Now, in a must-read new interview with Maureen Dowd of the New York Times, Thiel speaks candidly and clearly about how he views the world, nine days out from Trump’s inauguration. The entire interview is well worth your time, as a look inside the mind of Trump’s biggest advocate in Silicon Valley, but here are the 7 most revealing sentences:
- On reconciling being gay with the perception that Trump’s administration will pursue an anti-LGBT agenda: “You know, maybe I should be worried but I’m not that worried about it,” Thiel tells the Times. “I don’t know. People know too many gay people. There are just all these ways I think stuff has just shifted.
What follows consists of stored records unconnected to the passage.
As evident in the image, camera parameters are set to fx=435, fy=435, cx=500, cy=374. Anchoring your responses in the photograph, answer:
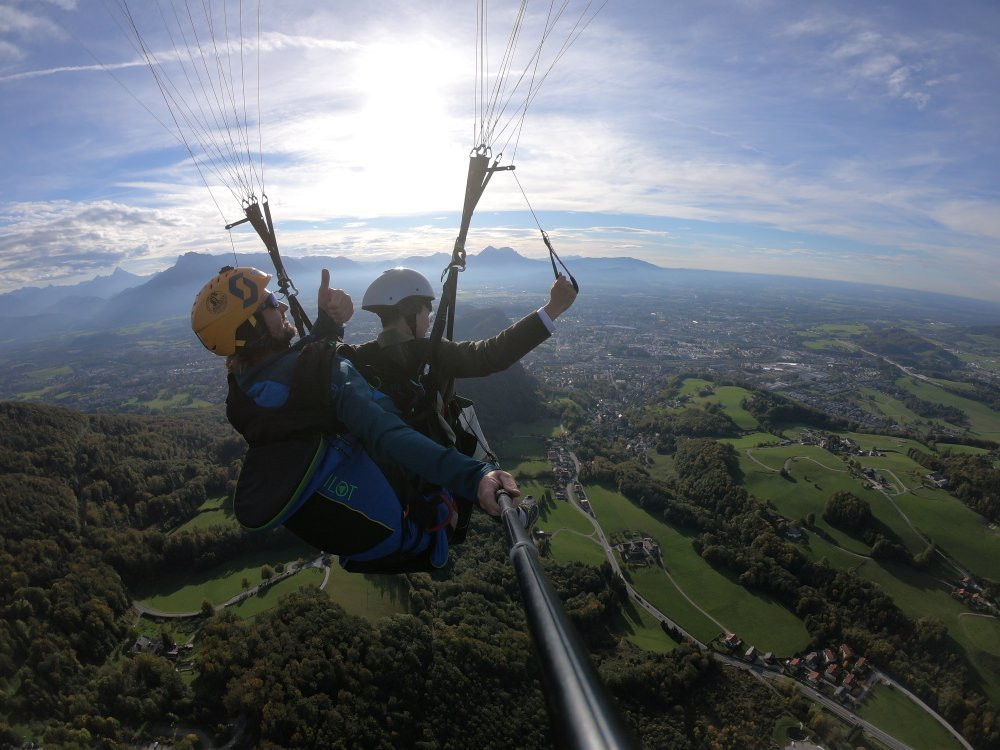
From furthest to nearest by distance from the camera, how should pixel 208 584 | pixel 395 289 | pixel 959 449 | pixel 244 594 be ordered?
pixel 959 449
pixel 208 584
pixel 244 594
pixel 395 289

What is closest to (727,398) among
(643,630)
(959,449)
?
(959,449)

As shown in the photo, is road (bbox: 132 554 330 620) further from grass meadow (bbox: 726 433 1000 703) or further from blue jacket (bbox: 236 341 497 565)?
grass meadow (bbox: 726 433 1000 703)

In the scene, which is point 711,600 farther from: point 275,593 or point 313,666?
point 275,593

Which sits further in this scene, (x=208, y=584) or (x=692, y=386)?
(x=692, y=386)

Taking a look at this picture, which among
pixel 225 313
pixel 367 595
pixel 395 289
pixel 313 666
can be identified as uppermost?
pixel 395 289

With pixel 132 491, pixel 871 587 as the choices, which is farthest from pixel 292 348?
pixel 132 491

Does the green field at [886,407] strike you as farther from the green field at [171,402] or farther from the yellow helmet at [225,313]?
the green field at [171,402]

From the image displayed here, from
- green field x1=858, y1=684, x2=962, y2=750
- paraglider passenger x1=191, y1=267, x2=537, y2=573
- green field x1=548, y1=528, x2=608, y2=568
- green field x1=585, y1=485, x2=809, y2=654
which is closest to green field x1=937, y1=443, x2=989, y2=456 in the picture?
green field x1=585, y1=485, x2=809, y2=654

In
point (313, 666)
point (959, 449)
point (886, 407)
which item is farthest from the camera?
point (886, 407)
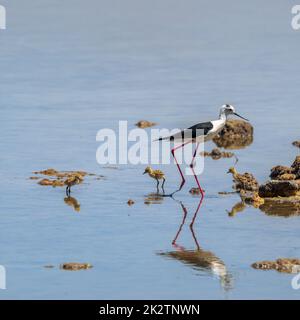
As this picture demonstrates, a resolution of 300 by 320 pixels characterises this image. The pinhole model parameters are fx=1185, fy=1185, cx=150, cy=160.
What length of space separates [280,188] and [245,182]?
67 centimetres

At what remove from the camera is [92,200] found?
634 inches

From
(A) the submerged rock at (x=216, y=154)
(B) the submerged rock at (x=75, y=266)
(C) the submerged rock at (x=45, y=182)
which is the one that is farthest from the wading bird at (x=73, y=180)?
(B) the submerged rock at (x=75, y=266)

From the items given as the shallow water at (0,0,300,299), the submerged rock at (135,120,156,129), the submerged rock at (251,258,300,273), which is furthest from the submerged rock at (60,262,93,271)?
the submerged rock at (135,120,156,129)

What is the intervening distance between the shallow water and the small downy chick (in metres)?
0.23

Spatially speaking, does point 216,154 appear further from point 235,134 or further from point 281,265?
point 281,265

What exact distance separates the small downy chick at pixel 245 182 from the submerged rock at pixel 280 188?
1.35ft

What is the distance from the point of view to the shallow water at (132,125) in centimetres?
1273

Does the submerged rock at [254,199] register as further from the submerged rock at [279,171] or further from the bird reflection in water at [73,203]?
the bird reflection in water at [73,203]

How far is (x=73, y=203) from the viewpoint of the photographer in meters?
16.0
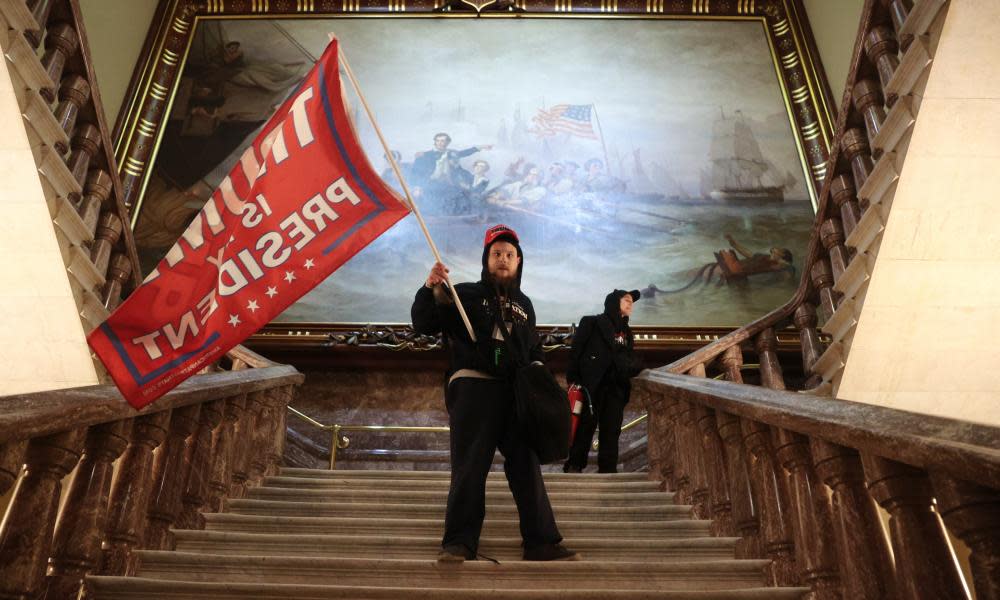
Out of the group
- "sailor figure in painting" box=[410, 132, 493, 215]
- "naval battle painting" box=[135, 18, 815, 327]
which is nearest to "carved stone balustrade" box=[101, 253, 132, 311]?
"naval battle painting" box=[135, 18, 815, 327]

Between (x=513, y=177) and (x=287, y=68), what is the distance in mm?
3117

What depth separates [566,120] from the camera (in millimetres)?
9875

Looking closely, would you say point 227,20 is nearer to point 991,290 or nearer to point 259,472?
point 259,472

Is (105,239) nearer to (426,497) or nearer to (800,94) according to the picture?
(426,497)

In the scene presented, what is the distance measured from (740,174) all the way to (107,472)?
7.75 meters

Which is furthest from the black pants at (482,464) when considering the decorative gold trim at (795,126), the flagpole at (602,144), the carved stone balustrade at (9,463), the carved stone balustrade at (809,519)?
the decorative gold trim at (795,126)

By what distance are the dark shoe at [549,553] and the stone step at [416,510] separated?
30.2 inches

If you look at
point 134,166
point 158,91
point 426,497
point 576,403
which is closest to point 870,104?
point 576,403

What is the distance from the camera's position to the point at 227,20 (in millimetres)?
→ 10648

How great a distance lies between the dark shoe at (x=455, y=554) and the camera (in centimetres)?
329

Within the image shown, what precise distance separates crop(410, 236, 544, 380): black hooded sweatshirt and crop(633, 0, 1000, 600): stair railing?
863mm

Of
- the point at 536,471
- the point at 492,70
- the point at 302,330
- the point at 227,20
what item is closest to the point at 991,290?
the point at 536,471

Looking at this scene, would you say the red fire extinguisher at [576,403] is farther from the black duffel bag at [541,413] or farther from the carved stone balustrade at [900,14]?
the carved stone balustrade at [900,14]

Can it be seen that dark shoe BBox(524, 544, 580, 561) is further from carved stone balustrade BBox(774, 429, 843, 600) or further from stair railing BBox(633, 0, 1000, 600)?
carved stone balustrade BBox(774, 429, 843, 600)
For speaking at the Republican convention, I got attacked way more by liberal gay people than by conservative Christian people.
- On the concerns that Trump might provoke a war with his Twitter account: “A Twitter war is not a real war.”
- On the infamously vulgar Billy Bush tape: “On the one hand, the tape was clearly offensive and inappropriate. At the same time, I worry there’s a part of Silicon Valley that is hyper-politically correct about sex. One of my friends has a theory that the rest of the country tolerates Silicon Valley because people there just don’t have that much sex. They’re not having that much fun.”
- On whether Russia is behind the hacks on the Democratic National Committee: “There’s a strong circumstantial case that Russia did this thing. On the other hand, I was totally convinced that there were W.M.D.s in Iraq in 2002, 2003.”
- On Twitter’s role in the election: “I think the crazy thing is, at a place like Twitter, they were all working for Trump this whole year even though they thought they were working for Sanders.”
- On Hillary Clinton’s weakness: “”If you’re too optimistic, it sounds like you’re out of touch,” Thiel tells Dowd. “The Republicans needed a far more pessimistic candidate. Somehow, what was unusual about Trump is, he was very pessimistic but it still had an energizing aspect to it.”
- On whether or not he’ll regret his role in Trump’s election: “I always have very low expectations, so I’m rarely disappointed,” he says.